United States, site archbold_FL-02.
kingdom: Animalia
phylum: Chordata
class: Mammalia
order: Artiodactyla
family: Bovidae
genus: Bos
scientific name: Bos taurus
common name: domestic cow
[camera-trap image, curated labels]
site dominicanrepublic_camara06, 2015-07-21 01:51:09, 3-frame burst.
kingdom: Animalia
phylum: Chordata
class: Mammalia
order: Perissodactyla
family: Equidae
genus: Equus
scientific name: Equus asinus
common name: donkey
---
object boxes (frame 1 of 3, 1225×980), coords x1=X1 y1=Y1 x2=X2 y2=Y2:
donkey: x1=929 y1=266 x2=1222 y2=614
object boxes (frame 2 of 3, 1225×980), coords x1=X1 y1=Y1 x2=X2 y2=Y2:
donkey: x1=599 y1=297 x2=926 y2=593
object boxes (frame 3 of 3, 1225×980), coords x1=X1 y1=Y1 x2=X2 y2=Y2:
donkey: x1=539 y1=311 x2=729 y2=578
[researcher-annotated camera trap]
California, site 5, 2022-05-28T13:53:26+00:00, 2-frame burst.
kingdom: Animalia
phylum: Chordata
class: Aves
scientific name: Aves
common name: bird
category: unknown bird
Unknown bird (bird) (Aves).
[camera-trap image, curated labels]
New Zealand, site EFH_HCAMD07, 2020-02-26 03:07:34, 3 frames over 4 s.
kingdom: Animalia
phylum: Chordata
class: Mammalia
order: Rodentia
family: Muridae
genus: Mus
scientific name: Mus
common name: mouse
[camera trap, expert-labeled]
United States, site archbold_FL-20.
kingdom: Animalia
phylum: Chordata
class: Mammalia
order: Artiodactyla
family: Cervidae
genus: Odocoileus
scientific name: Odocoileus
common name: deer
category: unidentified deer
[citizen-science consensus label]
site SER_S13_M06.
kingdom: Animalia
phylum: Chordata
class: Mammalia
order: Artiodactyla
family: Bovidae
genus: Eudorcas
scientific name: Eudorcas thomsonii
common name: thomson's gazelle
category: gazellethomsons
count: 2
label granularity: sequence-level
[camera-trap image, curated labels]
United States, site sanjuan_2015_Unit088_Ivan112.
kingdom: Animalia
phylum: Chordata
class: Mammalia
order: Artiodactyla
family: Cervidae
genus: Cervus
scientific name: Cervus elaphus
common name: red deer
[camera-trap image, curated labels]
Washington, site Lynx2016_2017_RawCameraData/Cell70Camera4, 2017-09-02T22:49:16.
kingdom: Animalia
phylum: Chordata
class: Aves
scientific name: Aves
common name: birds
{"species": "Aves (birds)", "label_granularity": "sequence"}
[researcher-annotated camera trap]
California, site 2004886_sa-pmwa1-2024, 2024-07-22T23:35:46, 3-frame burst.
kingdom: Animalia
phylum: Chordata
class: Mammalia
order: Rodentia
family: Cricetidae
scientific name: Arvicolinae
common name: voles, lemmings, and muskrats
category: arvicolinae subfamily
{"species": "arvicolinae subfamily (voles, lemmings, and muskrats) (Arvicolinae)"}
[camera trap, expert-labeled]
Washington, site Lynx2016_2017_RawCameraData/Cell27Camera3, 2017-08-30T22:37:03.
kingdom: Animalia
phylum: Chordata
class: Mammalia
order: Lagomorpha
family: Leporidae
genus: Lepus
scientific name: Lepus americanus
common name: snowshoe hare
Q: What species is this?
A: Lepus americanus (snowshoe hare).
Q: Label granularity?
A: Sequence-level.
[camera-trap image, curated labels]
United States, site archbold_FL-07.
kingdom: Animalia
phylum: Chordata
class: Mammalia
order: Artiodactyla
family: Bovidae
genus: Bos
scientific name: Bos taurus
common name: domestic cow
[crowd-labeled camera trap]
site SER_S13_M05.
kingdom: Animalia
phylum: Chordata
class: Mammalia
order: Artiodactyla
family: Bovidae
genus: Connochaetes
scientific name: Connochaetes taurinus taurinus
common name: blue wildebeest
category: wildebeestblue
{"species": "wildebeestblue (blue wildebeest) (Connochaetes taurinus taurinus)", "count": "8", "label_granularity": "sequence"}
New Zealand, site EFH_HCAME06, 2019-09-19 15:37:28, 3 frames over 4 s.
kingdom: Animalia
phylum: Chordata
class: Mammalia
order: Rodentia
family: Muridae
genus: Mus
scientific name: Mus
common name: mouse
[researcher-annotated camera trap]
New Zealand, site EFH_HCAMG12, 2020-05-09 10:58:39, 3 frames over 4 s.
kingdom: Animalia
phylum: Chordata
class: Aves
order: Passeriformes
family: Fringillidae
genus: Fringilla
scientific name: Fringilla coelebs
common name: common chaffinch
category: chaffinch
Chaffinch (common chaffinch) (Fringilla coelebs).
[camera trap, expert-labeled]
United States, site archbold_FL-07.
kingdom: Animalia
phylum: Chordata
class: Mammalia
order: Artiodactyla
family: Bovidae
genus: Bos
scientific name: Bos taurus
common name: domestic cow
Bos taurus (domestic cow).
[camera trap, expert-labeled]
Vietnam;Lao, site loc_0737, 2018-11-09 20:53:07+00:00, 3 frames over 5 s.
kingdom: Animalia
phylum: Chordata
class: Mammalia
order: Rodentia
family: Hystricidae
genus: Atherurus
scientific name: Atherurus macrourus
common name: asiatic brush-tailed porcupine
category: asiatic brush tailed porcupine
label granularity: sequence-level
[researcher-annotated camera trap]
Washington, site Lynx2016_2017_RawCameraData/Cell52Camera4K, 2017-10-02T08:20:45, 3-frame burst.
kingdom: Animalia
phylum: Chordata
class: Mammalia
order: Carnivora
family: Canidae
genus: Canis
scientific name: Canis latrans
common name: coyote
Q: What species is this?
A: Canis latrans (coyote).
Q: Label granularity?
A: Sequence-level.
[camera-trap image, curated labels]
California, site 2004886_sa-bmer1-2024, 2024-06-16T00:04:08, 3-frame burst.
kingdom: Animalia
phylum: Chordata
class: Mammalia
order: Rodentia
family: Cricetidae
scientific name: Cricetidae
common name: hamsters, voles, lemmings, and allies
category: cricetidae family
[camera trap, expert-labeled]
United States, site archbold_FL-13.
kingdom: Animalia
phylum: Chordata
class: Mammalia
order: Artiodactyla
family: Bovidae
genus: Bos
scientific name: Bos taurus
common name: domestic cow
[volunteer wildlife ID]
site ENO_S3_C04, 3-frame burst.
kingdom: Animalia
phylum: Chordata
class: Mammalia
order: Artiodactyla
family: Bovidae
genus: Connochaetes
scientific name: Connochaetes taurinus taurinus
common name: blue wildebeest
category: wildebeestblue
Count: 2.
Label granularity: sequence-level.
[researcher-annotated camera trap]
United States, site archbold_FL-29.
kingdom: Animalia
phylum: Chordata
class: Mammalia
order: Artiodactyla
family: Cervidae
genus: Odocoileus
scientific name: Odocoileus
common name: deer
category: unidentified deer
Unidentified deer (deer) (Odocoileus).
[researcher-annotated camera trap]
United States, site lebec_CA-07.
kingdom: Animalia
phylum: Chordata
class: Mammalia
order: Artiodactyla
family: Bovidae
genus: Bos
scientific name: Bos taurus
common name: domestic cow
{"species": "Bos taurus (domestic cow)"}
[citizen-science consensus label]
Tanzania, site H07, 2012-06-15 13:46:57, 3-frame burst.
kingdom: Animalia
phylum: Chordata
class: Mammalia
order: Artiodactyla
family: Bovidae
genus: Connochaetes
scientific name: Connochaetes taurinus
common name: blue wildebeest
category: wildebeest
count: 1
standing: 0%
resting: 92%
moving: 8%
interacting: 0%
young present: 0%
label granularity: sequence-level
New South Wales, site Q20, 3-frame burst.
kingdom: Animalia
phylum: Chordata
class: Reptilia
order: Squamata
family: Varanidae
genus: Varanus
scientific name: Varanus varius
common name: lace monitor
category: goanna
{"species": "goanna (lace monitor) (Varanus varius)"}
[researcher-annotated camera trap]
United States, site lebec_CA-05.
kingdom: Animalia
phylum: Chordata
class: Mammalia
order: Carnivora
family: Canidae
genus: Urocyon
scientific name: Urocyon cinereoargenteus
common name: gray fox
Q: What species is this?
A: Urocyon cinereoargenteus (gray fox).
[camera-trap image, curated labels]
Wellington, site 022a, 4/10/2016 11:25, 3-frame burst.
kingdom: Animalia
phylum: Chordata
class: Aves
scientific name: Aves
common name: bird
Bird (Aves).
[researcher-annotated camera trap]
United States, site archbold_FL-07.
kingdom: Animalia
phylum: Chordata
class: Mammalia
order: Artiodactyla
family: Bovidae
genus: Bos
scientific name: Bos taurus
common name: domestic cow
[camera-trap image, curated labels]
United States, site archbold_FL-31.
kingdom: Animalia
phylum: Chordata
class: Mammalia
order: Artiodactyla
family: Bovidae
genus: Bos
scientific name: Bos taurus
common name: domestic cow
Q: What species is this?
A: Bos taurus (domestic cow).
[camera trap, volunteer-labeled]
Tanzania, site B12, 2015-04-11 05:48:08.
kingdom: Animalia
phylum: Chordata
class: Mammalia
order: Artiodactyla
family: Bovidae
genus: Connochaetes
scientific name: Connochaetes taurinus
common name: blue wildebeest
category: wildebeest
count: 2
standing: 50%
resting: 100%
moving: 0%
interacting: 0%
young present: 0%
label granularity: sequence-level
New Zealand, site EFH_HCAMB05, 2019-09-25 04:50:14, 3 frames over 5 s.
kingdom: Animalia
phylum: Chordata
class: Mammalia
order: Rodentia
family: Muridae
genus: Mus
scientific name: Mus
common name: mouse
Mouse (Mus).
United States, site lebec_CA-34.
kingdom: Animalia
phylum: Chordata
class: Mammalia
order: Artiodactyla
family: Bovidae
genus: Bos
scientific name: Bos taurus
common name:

· · · · ·

EXERCISE REQUIREMENTS —
Everything starting at the line containing "category: cricetidae family" and ending at the line containing "category: goanna" in the records above should be repeated exactly, and only that.

ANSWER TO THIS EXERCISE —
category: cricetidae family
[camera trap, expert-labeled]
United States, site archbold_FL-13.
kingdom: Animalia
phylum: Chordata
class: Mammalia
order: Artiodactyla
family: Bovidae
genus: Bos
scientific name: Bos taurus
common name: domestic cow
[volunteer wildlife ID]
site ENO_S3_C04, 3-frame burst.
kingdom: Animalia
phylum: Chordata
class: Mammalia
order: Artiodactyla
family: Bovidae
genus: Connochaetes
scientific name: Connochaetes taurinus taurinus
common name: blue wildebeest
category: wildebeestblue
Count: 2.
Label granularity: sequence-level.
[researcher-annotated camera trap]
United States, site archbold_FL-29.
kingdom: Animalia
phylum: Chordata
class: Mammalia
order: Artiodactyla
family: Cervidae
genus: Odocoileus
scientific name: Odocoileus
common name: deer
category: unidentified deer
Unidentified deer (deer) (Odocoileus).
[researcher-annotated camera trap]
United States, site lebec_CA-07.
kingdom: Animalia
phylum: Chordata
class: Mammalia
order: Artiodactyla
family: Bovidae
genus: Bos
scientific name: Bos taurus
common name: domestic cow
{"species": "Bos taurus (domestic cow)"}
[citizen-science consensus label]
Tanzania, site H07, 2012-06-15 13:46:57, 3-frame burst.
kingdom: Animalia
phylum: Chordata
class: Mammalia
order: Artiodactyla
family: Bovidae
genus: Connochaetes
scientific name: Connochaetes taurinus
common name: blue wildebeest
category: wildebeest
count: 1
standing: 0%
resting: 92%
moving: 8%
interacting: 0%
young present: 0%
label granularity: sequence-level
New South Wales, site Q20, 3-frame burst.
kingdom: Animalia
phylum: Chordata
class: Reptilia
order: Squamata
family: Varanidae
genus: Varanus
scientific name: Varanus varius
common name: lace monitor
category: goanna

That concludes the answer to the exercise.